Résumés
Résumé
Chef-d’oeuvre de condensation, la scène typiquement proustienne de la lecture du Figaro est ici considérée comme un récit de rêve. Son apparente étrangeté ne fait que souligner sa cohérence avec l’ensemble de l’oeuvre de Proust, qui en devient le contenu latent. Déjà présente dans le Contre Sainte-Beuve, cette scène d’À la recherche du temps perdu occupe une place importante dans les avant-textes de l’ouverture. Elle a souvent été réécrite avant d’être tardivement enchâssée dans Albertine disparue, cette partie instable du roman que Proust avait rayée juste avant sa mort, peut-être avec l’intention d’autres remaniements. Cette proximité du texte avec ses origines et son inachèvement fait écho à l’expérience de l’auteur en rêveur éveillé, soumis à la pulsion de mort ainsi qu’à la récapitulation de sa vie jusqu’en ses racines les plus lointaines. Lecteur de lui-même, le héros y réaffirme son identité d’écrivain en même temps qu’il sonde les facettes mystérieuses de son être. Chez Proust, l’exploration de la réalité passe par le rêve, à la fois révélateur de l’inconscient et moteur de la création.
Abstract
A masterpiece of condensation, the reading of the Figaro—a typically Proustian scene—is viewed here as a dream narrative. Its apparent strangeness merely serves to underscore its coherence with Proust’s work as a whole, which becomes its latent content. Already present in Against Sainte-Beuve, this scene from In Search of Lost Time occupies an important place in foretexts to the work.

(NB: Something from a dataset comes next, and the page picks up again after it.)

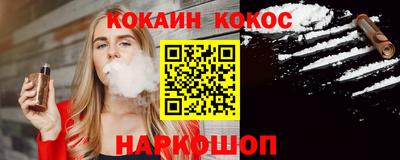ГАЛЛЮЦИНОГЕННЫЕ ГРИБЫ Рязань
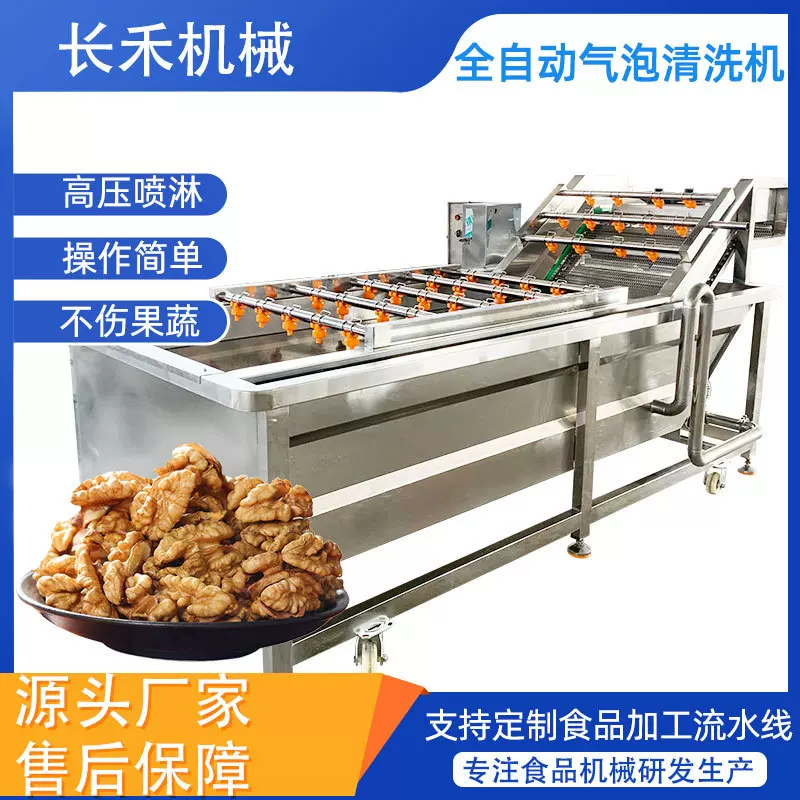 核桃仁清洗流水线 生产全自动水循环喷淋式果蔬清洗机 商用气泡洗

It was rewritten many times before being belatedly inserted into Albertine Gone, that unstable part of the novel that Proust removed shortly before his death, perhaps with the intention of making further changes. The text’s incompletion and closeness to its origins echo the author’s experience as a daydreamer, subject to both the death instinct and the recapitulation of his life from its very deepest roots. A self-reader, the hero affirms here his identity as a writer, while probing the mysterious facets of his being. In Proust, reality is explored through the dream, which both reveals the unconscious and serves as the engine of creation.